Launched as a spinout from the University of Illinois in 2014, Prenosis has targeted sepsis as the primary focus of its test development program. Work published this summer in Nature Communications used measurements of CD64 levels on neutrophils to make early diagnoses of sepsis. The most recent study expands those efforts to look at 15 potential protein biomarkers, including neutrophil CD64 (nCD64).

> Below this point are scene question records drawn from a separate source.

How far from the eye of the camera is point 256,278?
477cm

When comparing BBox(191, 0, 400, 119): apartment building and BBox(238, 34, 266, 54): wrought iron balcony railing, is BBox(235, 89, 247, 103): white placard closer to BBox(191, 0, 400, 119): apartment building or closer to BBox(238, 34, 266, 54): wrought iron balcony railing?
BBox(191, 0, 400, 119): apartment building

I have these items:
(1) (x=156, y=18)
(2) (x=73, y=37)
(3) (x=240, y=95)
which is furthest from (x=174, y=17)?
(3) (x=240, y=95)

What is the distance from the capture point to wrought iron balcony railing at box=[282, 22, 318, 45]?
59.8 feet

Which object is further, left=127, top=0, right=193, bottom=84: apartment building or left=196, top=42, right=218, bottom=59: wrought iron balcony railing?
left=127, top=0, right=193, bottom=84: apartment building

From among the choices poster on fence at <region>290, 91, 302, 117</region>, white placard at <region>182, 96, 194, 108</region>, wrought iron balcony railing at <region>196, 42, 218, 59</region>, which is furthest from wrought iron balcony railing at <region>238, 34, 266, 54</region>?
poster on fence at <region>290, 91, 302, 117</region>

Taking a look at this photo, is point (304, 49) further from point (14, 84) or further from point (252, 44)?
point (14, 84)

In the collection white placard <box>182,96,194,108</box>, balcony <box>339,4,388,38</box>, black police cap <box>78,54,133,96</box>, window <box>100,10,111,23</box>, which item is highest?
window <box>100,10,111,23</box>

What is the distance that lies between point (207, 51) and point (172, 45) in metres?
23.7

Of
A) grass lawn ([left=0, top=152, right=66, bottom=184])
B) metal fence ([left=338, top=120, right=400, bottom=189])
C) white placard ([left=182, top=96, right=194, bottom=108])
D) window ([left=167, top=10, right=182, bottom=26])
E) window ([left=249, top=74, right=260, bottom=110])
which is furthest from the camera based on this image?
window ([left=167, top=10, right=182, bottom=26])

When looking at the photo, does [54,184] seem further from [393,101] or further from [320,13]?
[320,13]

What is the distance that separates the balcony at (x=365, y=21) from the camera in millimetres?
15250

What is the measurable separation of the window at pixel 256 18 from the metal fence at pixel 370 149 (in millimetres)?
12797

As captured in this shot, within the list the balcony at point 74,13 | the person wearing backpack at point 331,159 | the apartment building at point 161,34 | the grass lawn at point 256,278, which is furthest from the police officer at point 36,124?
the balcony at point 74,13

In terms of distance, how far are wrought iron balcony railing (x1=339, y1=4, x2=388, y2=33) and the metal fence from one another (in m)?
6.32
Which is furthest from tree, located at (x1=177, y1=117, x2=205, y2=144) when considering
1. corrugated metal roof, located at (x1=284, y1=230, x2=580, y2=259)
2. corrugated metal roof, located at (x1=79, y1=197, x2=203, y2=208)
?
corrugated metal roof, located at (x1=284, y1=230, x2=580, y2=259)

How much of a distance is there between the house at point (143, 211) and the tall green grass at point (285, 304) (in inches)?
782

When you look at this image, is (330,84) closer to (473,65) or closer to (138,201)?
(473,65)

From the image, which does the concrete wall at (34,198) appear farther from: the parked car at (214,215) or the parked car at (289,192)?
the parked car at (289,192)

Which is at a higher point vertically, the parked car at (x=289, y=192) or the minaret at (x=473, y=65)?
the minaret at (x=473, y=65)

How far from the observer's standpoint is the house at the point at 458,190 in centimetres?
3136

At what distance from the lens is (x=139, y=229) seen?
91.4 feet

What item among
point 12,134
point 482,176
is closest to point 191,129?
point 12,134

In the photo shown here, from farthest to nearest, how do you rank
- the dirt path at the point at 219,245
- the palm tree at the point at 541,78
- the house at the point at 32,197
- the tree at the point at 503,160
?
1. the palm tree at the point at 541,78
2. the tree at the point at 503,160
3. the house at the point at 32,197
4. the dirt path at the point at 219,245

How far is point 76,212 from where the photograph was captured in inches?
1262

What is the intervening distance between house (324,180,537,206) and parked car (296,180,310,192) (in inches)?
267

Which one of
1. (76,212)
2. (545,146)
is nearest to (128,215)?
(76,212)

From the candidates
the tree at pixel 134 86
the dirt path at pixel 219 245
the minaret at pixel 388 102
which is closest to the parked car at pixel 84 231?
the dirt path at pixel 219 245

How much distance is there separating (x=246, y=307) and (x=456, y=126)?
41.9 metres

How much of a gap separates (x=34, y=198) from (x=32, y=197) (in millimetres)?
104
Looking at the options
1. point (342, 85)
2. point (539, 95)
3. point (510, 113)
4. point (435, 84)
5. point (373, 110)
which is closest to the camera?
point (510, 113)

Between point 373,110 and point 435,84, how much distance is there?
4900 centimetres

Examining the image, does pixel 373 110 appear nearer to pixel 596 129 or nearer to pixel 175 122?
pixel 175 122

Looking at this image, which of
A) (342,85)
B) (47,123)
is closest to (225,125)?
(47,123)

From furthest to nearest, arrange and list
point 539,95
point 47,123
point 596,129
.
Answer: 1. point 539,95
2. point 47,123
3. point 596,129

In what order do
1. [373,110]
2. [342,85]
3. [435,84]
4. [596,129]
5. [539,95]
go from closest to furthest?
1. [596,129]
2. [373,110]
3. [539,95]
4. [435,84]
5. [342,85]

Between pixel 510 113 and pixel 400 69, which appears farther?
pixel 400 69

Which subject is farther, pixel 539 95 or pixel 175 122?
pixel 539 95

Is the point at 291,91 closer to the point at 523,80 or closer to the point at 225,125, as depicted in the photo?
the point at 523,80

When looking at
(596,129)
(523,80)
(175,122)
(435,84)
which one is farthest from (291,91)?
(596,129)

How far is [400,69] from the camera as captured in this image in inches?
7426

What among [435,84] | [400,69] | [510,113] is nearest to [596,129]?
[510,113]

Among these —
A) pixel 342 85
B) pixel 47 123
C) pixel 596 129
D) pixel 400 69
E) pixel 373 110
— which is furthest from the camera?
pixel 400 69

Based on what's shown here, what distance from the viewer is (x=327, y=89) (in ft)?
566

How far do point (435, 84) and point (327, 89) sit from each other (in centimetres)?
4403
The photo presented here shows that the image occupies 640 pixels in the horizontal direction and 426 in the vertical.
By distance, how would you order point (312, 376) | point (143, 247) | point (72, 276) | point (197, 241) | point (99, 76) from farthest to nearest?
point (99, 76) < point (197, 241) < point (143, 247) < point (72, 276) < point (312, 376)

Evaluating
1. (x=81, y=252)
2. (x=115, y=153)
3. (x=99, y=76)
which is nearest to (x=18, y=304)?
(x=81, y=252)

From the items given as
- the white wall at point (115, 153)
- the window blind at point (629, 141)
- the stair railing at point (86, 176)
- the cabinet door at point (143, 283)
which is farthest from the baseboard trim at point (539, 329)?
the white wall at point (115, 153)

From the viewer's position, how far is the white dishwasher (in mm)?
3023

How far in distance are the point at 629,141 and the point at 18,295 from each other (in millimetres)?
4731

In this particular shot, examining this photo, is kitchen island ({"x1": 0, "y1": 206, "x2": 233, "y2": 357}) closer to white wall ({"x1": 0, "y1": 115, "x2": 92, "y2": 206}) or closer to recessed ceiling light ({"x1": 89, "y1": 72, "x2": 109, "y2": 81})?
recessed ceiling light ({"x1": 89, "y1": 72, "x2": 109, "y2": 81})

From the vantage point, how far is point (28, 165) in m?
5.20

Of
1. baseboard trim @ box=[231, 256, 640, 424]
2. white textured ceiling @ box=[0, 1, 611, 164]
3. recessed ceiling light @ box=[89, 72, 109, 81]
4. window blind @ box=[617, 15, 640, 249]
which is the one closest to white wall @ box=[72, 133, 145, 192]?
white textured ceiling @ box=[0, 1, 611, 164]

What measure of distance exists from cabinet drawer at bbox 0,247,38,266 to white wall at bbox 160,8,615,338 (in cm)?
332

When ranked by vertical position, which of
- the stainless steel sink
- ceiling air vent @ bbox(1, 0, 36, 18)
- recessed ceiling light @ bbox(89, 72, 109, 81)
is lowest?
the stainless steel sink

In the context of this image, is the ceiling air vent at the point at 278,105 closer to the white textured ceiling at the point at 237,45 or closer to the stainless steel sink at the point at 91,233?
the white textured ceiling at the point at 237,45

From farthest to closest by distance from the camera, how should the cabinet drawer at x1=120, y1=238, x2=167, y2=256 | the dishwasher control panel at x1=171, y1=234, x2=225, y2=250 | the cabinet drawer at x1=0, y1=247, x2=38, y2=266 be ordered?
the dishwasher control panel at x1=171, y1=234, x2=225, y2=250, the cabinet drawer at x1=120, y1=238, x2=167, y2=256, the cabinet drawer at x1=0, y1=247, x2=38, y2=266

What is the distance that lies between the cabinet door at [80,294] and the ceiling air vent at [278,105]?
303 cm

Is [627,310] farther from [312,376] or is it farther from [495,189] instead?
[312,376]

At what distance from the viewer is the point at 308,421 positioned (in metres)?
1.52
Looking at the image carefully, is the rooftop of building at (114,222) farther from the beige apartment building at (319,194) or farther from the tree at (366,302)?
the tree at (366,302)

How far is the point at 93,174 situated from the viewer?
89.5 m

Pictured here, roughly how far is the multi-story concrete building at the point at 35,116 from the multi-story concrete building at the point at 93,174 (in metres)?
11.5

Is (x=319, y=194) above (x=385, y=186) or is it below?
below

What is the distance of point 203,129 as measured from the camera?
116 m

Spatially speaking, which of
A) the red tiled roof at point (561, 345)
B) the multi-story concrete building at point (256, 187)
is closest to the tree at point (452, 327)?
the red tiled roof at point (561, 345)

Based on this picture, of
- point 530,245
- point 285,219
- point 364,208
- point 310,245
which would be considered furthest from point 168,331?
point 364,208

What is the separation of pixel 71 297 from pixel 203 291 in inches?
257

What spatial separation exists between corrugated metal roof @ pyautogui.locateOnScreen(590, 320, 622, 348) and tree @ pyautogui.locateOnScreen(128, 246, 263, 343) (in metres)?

Using a Luminex immunoassay system to analyze 444 patients hospitalized between May 2014 and May 2016 and for whom physicians had ordered blood cultures, the researchers identified six markers — IL-6, nCD64, IL-1ra, PCT, MCP1, and G-CSF — that identified patients in the early to peak phase of sepsis with an area under the curve of .80. Combining that panel with patient electronic medical record (EMR) data, the test achieved an AUC of .81. The EMR data by itself managed an AUC of .75.

The authors also noted that measurement of the six markers at a single time point provided the same predictive power as collecting EMR data over the course of 16 hours, indicating that such a panel could prove useful for early detection of sepsis, allowing for earlier and potentially more effective intervention.

The study is not conclusive regarding the effectiveness of the biomarker measurements, said Ruoqing Zhu, assistant professor of statistics at the University of Illinois at Urbana-Champaign and senior author on the study, noting the recent paper "is really just the first stage of the entire pipeline."

Zhu, who is not employed by Prenosis, said, however, that the data indicates that biomarkers can provide useful information beyond that contained in EMRs, and that "we should definitely pursue that direction."

He and his collaborators at Prenosis are now planning additional studies that will look at larger panels of markers in broader sets of patients across more time points. Currently, they are putting together a multi-site study that aims to measure a hundred to several hundred potential markers in several thousand patients, Zhu said.

The hope, he added, is that this work will help the researchers not only diagnose sepsis earlier but also better define the disease and possibly subtypes.

"The definition of sepsis is not really that accurate as it is used in practice," he said. "So, we are looking at how these biomarkers could categorize patients into different clusters, and then whether those clusters provide any interesting information that relates [to the disease process and outcomes]."

While the study will be conducted using a Luminex immunoassay platform, the plan is to ultimately arrive at a panel small enough to run on Prenosis' point-of-care device, Rhu said. As the company previously noted, it has developed a prototype POC device that it envisions could be used for early sepsis detection in hospitals and doctors' offices. It has said it hopes to launch an initial version of the test in the next two to three years.

The device is based on microfluidics and biosensor research conducted in the lab of Rashid Bashir, a professor of bioengineering at the University of Illinois and the chief scientist and co-founder of Prenosis. It consists of a biochip containing modules for cell lysing, electrical counting, and immune-affinity capture of target molecules.

In the earlier Nature Communications work, the researchers used the device's electrical counting functionality to count white blood cells and the immune-affinity portion to capture and measure levels of neutrophil CD64 expression.

The immune-affinity portion can also be functionalized with antibodies to different markers, allowing the company to expand the molecules measured in its test if future studies indicate it could improve sepsis diagnosis.